> Teks Kutipan:
########

Page 127 - KLIPING KETENAGAKERJAAN 14 OKTOBER 2020
P. 127
PASAL PESANGON BURUH DIGUGAT
Para pihak yang merasa dirugikan oleh Undang Undang Cipta Kerja (UU Ciptaker), mulai
menempuh jalur hukum. Mereka mengajukan uji materi ke Mahkamah Konstitusi.
Pasal-pasal yang digugat seputar klaster ketenagakerjaan, antara lain masalah pesangon, nasib
status pekerja karena ada pasal kontrak waktu tertentu, dan masalah upah pekerja (UMK).

########

> Tantangan 1: Pilih setiap baris data yang memuat string "front", dengan huruf besar dan kecil dibedakan.
Teks kutipan dan data di sini berasal dari sumber yang berbeda.

> Cuplikan dari set data spasial:
########

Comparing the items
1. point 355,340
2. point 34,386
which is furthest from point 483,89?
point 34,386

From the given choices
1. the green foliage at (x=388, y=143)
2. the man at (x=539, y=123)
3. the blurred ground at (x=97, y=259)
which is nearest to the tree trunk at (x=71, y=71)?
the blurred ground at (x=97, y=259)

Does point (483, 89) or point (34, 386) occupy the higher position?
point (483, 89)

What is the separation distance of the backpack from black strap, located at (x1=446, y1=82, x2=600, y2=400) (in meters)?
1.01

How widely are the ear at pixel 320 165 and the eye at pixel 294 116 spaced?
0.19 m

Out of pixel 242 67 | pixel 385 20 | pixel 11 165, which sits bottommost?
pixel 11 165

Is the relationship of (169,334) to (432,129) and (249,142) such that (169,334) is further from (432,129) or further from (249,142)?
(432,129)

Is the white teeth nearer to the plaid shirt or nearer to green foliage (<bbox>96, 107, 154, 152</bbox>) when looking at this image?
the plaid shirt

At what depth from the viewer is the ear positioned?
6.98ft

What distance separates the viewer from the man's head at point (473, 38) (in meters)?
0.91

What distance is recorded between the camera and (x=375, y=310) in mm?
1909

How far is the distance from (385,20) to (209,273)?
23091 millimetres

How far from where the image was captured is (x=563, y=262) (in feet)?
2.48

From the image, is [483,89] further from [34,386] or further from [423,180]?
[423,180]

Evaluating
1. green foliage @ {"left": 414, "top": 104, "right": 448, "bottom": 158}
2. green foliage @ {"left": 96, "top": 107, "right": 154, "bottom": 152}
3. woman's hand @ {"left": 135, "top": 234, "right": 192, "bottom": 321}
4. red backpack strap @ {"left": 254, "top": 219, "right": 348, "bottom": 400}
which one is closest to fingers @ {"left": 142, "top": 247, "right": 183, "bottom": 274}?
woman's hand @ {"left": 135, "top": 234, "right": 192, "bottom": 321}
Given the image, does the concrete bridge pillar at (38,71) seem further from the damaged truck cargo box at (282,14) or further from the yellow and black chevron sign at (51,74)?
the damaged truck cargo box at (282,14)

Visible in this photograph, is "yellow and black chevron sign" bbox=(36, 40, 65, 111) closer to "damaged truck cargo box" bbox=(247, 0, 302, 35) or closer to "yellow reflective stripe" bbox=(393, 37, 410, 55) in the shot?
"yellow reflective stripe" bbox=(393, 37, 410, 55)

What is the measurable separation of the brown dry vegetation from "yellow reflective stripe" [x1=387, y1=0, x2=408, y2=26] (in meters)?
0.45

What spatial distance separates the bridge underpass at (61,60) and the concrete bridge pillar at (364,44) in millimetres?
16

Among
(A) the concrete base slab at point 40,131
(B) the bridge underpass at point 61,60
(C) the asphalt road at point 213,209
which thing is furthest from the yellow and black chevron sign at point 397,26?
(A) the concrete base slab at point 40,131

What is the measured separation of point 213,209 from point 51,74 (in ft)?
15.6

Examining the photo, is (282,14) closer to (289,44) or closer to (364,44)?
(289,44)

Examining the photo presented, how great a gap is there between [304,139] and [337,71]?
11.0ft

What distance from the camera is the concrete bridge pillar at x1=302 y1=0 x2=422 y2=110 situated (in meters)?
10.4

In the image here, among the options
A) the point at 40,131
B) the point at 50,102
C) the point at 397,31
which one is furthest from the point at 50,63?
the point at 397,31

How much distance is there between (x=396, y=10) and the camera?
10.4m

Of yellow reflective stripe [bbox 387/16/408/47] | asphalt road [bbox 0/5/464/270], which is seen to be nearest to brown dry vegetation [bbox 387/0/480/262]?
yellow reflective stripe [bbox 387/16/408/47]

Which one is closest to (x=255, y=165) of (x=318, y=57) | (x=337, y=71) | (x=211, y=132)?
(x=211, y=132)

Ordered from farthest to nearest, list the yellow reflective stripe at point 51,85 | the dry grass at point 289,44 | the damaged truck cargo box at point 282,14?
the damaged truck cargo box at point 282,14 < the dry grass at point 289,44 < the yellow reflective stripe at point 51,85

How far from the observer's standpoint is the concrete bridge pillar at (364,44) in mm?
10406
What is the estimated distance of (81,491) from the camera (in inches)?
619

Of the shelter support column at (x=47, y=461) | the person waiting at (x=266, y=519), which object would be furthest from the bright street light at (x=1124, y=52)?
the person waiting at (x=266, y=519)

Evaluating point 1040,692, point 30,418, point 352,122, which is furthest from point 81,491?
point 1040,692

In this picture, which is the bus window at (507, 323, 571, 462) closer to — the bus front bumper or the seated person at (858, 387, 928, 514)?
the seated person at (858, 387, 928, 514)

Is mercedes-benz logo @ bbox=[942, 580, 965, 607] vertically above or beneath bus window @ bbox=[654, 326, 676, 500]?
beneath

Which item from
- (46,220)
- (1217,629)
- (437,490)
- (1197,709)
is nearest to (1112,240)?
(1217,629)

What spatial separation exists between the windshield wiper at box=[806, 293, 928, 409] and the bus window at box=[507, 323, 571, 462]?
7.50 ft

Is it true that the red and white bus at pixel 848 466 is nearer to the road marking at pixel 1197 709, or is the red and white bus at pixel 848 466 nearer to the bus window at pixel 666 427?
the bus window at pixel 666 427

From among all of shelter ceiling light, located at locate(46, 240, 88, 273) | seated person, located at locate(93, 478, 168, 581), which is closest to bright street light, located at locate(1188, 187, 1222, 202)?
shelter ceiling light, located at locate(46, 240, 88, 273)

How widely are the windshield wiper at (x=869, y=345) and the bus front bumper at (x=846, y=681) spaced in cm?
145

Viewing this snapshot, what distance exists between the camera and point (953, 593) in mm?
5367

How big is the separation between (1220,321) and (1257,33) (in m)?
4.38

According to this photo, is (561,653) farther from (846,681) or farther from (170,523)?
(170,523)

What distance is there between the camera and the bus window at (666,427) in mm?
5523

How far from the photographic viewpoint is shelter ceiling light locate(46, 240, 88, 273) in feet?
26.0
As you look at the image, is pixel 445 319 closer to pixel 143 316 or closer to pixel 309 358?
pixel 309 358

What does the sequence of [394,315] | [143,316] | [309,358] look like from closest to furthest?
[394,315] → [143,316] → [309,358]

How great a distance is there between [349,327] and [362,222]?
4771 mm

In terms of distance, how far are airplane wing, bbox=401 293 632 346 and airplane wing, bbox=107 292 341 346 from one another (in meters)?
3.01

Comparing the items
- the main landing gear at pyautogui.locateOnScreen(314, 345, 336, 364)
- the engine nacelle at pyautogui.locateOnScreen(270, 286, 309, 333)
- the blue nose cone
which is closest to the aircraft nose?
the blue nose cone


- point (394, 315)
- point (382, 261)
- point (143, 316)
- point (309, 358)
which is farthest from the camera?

########

> Tantangan 2: Gandakan seluruh teks kutipan tentang gugatan pasal pesangon persis sama dengan aslinya.

> Keluaran yang Benar 1:
In this picture, which is the bus window at (507, 323, 571, 462) closer to — the bus front bumper or the seated person at (858, 387, 928, 514)?
How widely are the windshield wiper at (x=869, y=345) and the bus front bumper at (x=846, y=681) spaced in cm?

> Keluaran yang Benar 2:
Page 127 - KLIPING KETENAGAKERJAAN 14 OKTOBER 2020
P. 127
PASAL PESANGON BURUH DIGUGAT
Para pihak yang merasa dirugikan oleh Undang Undang Cipta Kerja (UU Ciptaker), mulai
menempuh jalur hukum. Mereka mengajukan uji materi ke Mahkamah Konstitusi.
Pasal-pasal yang digugat seputar klaster ketenagakerjaan, antara lain masalah pesangon, nasib
status pekerja karena ada pasal kontrak waktu tertentu, dan masalah upah pekerja (UMK).